Narrative of the Life of Frederick Douglass
Tools of Characterization
Authors often give their characters names that reflect their personalities, and you might think that Douglass is doing that too. Two of the worst overseers he works for are named Mr. Gore and Mr. Severe, and he even jokes about how "Mr. Severe was rightly named." Once you start looking for them, you'll find quite a few examples. Mr. Covey, for example, is an extremely covetous (greedy) person, and one of the best masters Douglass works for is named Mr. Freeland. But it turns out that these were all the actual names of the real people Douglass was talking about. Sometimes truth is more interesting than fiction!

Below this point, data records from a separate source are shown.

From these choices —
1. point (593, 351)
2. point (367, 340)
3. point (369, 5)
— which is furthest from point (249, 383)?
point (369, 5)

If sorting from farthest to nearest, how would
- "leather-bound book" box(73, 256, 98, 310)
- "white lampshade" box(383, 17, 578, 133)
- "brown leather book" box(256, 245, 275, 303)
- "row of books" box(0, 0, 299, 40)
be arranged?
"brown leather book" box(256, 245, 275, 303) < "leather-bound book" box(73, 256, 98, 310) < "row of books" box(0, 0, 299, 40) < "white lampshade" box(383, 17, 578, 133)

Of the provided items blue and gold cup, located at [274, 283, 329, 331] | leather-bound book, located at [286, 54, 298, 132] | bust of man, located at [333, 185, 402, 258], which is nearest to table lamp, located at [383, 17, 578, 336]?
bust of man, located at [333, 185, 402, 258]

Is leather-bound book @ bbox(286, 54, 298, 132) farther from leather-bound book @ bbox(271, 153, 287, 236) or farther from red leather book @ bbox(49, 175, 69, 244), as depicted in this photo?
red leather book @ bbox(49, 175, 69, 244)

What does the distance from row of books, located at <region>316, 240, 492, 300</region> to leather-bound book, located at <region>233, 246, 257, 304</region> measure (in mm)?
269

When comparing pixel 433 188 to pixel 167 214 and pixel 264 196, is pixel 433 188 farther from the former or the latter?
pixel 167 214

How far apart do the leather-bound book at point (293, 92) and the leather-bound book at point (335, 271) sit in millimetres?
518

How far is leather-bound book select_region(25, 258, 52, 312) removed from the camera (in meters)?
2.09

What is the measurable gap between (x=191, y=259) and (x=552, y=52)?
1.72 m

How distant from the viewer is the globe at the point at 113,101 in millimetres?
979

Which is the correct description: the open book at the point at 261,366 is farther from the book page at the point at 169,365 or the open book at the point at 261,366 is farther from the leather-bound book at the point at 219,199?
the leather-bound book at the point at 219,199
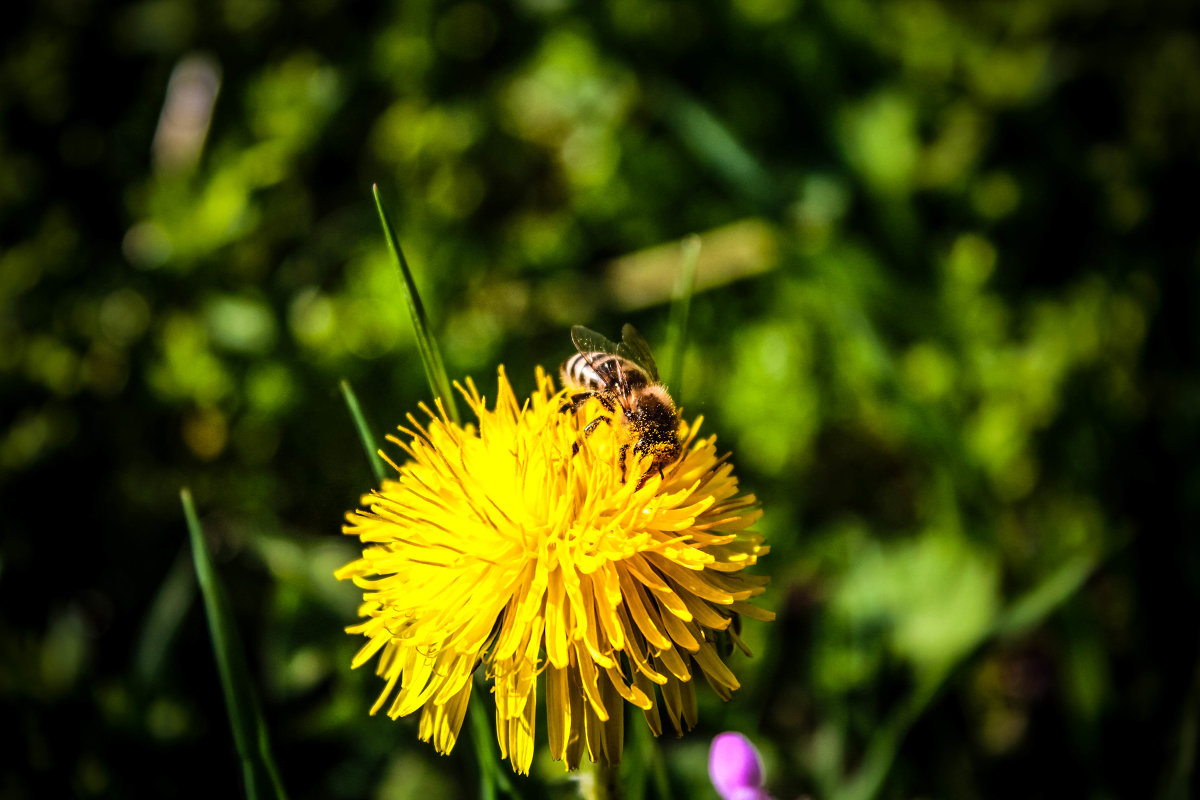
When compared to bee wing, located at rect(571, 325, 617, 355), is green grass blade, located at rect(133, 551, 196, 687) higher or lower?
lower

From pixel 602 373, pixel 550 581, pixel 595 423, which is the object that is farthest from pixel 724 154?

A lot of writers operate under the principle of "showing, not telling." Douglass is not really that kind of author. When he describes the people he's known, he usually just gives it to us straight, telling us who they were and what they were all about. For example, he tells us that Mrs. Auld was a kind woman when he first met her, but owning a slave made her cruel and robbed her of her compassion. When he describes Mr. Covey, he tells us from the start that he was a cruel and deceptive man without a trace of human kindness.
Treatment of Slaves
Every time he gets a new owner or overseer, Douglass makes a point of noting what kind of master he is. Mr. Severe and Mr. Gore are cruel and vicious overseers, while Mr. Hopkins is more fair. When Douglass goes to work for Mr. Auld in Baltimore, he is given a lot of privileges and is allowed to learn a trade. But there really is no way to be a good slave owner, as Douglass discovers with Mrs. Auld. She starts out a good person, but the very fact of owning a slave corrupts her to the point of becoming even more cruel than her husband. And it's when Douglass is working for Mr. Freeland – his best master – that he realizes that no master is as good as being your own master. Instead of working for Mr. Freeland, he says, he'd rather live in a free land.